* **WHAT THE EXERCISE ASKS**
Please render the part of the lines that opens with the line containing "What is the camera-to-subject" and runs through the end of the lines as a Markdown table, with a column named "Row" for the row number and a column named "Line" for the line itself. Leave out blank lines.

* **INPUT DATA**
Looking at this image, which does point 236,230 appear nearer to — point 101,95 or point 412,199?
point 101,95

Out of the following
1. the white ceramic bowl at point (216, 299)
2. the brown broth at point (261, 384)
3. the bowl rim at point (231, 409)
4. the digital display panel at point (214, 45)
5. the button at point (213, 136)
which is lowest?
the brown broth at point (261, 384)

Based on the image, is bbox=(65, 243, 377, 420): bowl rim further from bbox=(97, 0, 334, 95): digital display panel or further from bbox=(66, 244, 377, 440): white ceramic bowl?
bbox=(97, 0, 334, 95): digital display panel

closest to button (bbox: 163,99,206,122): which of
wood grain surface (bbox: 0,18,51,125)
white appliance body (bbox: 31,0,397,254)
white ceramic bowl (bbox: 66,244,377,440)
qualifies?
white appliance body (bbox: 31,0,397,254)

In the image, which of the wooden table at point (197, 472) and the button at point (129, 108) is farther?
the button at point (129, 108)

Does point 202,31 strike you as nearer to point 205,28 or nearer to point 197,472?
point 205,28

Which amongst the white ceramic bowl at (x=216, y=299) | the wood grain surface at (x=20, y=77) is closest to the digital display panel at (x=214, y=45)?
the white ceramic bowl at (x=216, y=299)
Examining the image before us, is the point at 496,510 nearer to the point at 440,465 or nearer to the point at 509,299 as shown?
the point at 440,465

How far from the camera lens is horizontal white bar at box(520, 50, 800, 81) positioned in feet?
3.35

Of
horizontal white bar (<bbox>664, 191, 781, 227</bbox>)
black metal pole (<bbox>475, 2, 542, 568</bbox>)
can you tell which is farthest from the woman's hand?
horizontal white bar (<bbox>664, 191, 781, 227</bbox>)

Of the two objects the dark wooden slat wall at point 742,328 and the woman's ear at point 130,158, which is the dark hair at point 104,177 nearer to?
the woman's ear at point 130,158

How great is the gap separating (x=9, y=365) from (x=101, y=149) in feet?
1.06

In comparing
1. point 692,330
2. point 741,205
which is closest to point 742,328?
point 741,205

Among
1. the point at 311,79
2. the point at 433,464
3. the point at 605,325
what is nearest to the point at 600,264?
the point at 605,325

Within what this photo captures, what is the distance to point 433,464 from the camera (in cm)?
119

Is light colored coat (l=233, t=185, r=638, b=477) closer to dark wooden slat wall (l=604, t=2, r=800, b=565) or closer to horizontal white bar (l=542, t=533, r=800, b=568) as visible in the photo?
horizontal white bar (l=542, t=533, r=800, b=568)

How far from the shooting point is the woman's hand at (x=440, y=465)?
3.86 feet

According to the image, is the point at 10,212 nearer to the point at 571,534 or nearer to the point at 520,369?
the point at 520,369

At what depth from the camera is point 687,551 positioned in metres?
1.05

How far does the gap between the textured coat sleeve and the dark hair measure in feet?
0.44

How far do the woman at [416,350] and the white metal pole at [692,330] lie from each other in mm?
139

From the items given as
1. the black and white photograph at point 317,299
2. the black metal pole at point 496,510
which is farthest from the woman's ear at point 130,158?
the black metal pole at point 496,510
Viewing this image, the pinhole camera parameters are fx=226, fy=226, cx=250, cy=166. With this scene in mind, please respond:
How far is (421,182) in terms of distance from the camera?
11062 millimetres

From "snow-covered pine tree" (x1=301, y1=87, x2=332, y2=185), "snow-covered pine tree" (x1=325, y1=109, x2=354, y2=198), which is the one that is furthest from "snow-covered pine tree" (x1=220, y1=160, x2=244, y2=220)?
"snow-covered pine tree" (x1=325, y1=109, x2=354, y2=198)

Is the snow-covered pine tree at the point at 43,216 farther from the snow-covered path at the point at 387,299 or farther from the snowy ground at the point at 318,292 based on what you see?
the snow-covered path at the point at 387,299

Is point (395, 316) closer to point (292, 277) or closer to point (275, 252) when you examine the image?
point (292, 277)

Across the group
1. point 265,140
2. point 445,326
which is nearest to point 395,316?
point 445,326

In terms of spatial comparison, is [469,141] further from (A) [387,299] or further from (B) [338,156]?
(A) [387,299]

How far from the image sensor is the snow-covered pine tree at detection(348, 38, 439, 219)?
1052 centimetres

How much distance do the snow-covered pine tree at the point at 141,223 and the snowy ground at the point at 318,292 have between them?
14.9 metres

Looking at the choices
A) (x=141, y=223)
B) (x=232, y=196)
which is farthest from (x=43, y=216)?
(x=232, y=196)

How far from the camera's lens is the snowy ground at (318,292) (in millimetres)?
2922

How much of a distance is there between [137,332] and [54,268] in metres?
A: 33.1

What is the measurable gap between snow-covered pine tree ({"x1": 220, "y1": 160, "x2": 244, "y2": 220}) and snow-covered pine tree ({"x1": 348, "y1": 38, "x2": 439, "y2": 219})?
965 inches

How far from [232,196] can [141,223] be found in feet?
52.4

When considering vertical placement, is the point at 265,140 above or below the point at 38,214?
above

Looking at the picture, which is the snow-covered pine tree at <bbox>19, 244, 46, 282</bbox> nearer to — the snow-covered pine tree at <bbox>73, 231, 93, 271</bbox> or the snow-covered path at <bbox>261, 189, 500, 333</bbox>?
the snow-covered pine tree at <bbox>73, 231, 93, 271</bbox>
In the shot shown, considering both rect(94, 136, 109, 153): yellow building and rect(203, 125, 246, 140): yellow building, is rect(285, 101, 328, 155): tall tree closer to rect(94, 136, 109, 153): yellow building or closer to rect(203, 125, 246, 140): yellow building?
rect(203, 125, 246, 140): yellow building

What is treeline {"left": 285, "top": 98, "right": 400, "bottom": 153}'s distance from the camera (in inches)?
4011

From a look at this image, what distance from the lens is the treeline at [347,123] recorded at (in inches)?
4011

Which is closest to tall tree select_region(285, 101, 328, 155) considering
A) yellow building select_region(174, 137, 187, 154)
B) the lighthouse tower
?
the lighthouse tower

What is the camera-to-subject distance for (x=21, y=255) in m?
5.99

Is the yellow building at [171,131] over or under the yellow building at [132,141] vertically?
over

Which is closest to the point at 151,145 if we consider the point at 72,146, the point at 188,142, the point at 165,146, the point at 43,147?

* **RESULT OF THE EXERCISE**
| Row | Line |
|---|---|
| 1 | What is the camera-to-subject distance for (x=21, y=255) in m? |
| 2 | 5.99 |
| 3 | Is the yellow building at [171,131] over or under the yellow building at [132,141] vertically? |
| 4 | over |
| 5 | Which is closest to the point at 151,145 if we consider the point at 72,146, the point at 188,142, the point at 165,146, the point at 43,147? |